Purdue gets mocked quite a bit by other fan bases for having a little brother syndrome. We constantly view ourselves as the underdog not getting respect and not getting the love of the national media that we feel we deserve. As much as we fight back against that charge there is some truth to it. I don’t mind being categorized as the underdog. In fact, I embrace it. The problem becomes when you let that mentality consume you, when you let it overtake you and it becomes your identity.

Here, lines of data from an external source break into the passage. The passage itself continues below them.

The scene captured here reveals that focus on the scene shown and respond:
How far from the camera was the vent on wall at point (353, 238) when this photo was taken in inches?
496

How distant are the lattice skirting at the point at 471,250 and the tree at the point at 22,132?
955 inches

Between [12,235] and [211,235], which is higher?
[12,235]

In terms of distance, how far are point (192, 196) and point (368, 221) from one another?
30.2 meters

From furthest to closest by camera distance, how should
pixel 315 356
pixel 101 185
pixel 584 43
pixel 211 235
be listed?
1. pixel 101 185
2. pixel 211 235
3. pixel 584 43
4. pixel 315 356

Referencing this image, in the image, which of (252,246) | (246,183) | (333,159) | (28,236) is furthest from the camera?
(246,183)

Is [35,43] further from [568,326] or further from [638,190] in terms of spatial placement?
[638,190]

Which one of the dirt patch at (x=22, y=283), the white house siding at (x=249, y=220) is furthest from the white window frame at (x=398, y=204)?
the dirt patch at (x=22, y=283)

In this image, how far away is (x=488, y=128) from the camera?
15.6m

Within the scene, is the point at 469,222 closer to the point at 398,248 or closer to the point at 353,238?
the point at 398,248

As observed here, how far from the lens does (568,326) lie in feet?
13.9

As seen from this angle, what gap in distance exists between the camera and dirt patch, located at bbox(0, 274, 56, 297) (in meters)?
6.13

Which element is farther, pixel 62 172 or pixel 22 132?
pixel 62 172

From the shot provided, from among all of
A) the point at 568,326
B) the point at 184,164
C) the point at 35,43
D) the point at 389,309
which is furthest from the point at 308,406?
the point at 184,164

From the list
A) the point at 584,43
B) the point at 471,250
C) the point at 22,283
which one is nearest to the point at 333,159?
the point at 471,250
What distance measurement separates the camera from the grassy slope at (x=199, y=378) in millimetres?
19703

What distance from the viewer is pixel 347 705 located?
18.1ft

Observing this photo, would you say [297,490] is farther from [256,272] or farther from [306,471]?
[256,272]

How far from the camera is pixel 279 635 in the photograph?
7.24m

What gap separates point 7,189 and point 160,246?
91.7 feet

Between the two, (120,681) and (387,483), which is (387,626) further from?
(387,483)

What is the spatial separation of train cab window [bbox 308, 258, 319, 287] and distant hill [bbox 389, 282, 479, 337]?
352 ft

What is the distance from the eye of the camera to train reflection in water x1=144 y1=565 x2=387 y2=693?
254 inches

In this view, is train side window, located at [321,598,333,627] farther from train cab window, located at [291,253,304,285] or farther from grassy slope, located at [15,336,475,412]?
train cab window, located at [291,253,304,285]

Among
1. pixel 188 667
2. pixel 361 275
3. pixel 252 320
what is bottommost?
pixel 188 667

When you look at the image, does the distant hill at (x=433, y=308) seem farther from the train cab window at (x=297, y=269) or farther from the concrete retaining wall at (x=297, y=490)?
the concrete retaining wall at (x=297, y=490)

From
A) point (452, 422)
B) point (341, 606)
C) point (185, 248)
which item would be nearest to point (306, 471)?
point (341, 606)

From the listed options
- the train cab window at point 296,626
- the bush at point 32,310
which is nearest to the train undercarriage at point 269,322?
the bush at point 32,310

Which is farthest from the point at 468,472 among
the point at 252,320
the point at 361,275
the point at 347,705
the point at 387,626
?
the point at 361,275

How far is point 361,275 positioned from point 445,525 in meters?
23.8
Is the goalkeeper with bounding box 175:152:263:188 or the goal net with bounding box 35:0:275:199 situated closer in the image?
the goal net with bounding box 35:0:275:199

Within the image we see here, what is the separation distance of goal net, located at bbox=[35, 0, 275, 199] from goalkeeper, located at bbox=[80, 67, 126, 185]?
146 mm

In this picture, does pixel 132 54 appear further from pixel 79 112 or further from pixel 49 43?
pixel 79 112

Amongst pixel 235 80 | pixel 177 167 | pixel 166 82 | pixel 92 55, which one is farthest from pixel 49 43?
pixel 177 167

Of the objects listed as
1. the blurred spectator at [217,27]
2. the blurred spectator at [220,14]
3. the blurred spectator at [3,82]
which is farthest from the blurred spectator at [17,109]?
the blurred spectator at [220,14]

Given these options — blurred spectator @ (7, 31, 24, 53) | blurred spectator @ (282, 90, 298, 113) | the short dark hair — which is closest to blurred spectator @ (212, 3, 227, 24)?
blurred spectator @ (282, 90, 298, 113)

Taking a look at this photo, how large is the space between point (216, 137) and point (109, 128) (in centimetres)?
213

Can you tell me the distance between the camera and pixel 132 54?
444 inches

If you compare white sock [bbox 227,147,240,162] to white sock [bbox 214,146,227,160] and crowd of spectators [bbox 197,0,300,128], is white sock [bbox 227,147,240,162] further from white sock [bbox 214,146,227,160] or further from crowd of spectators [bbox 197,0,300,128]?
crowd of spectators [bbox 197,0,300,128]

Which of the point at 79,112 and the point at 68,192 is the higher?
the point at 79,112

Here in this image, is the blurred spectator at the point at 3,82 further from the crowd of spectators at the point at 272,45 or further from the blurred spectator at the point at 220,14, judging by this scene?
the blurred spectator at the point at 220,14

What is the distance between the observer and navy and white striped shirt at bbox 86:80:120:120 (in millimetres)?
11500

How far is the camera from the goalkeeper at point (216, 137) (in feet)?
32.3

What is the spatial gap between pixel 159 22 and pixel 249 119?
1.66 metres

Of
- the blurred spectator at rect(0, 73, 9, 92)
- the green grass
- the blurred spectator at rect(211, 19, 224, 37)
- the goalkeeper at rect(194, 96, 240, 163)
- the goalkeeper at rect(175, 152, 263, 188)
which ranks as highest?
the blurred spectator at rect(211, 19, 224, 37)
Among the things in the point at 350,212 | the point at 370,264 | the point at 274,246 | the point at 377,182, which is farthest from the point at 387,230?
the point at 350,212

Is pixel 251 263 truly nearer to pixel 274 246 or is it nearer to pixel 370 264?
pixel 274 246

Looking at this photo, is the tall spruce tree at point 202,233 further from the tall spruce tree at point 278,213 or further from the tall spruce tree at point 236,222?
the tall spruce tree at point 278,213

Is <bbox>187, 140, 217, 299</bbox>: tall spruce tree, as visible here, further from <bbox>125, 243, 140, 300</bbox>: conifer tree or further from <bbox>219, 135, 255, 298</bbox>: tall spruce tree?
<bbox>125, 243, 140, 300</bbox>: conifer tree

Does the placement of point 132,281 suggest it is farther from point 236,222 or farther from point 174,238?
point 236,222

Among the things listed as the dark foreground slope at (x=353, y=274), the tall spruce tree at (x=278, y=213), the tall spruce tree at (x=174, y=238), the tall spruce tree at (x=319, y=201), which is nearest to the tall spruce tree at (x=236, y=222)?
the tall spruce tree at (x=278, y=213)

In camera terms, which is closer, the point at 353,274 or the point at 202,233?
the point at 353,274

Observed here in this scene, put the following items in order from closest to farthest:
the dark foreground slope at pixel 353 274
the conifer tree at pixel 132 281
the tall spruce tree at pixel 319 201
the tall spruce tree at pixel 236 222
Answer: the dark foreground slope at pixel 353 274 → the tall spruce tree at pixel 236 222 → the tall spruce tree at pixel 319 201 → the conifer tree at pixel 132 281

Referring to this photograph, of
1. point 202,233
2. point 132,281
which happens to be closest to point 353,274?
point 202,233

Purdue CAN do great things and this new staff under Jeff Brohm has already shown a drastic improvement in wins and losses and just effort. That renewed spirit of optimism can be seen in the increased attendance that we’ve covered here on the site. You can see it if you follow the comments on our website, on Facebook, or if you logon to Twitter and just see the general excitement from Purdue twitter #brohmsquad. That excitement is contagious. That excitement, even if the team doesn’t go to a bowl game this year, will have a positive impact on the team for next season and beyond due to the recruiting bounce.
Recruiting is the lifeblood of any college sport and lately Purdue has struggled in that area. Jeff Brohm injected this school with excitement when he was hired and now he has just continued to pump excitement directly into the veins of the fanbase. Riding this wave of excitement Brohm can now go into homes across the state and even the country and point to a groundswell of excitement around Purdue not only at home but in the national media. There are already whispers of people looking at Brohm should other jobs become open and that should indicate to anyone how much of a difference Brohm has made in just one season.
In order for Purdue to continue this momentum the team WILL eventually need to win, but the Purdue fanbase needs to help the team get there. The fanbase has to buy in and stop waiting for the other shoe to drop. For as long as I can remember the eternal heartbreak that has been being a Purdue fan has weighed on the psyche of the fanbase. For Brohm, and Purdue, to ultimately succeed they need a buy in from the fan base. They need the fan base to buy tickets, they need the fanbase to donate money, and they need the fanbase to make Ross-Ade a fun place to play a football game.
If you’re still with me at this point you’re probably saying to yourself isn’t this a problem that the Athletic Department needs to work on? Isn’t this part of Marketing & Promotions and the key leadership in the Athletic Department? If you’re asking that you’d be absolutely right. Purdue fans can’t carry the weight on their own. Purdue fans need the administration to buy in as well. They have. In case you haven’t noticed Bobinski and the Board of Trustees spent a boatload of money on firing Hazell, hiring Brohm, updating facilities, and adding lights to Ross-Ade. Now, they have to keep this up, they can’t allow the facilities to fall behind like they did under Morgan Burke. Like it or not major college sports is an arms race. It’s an arms race Purdue abstained from for too long. With Bobinski and Berghoff calling the shots Purdue has jumped in the arms race head first. Purdue is starting at a disadvantage and has catching up to do but given time they can certainly do it.
In order to reach that next peak, that proverbial next level that Tiller always talked about, Purdue football needs you. We’ve found out athletic director, our Board of Trustees leader, and our football coach. Now, what we need is you.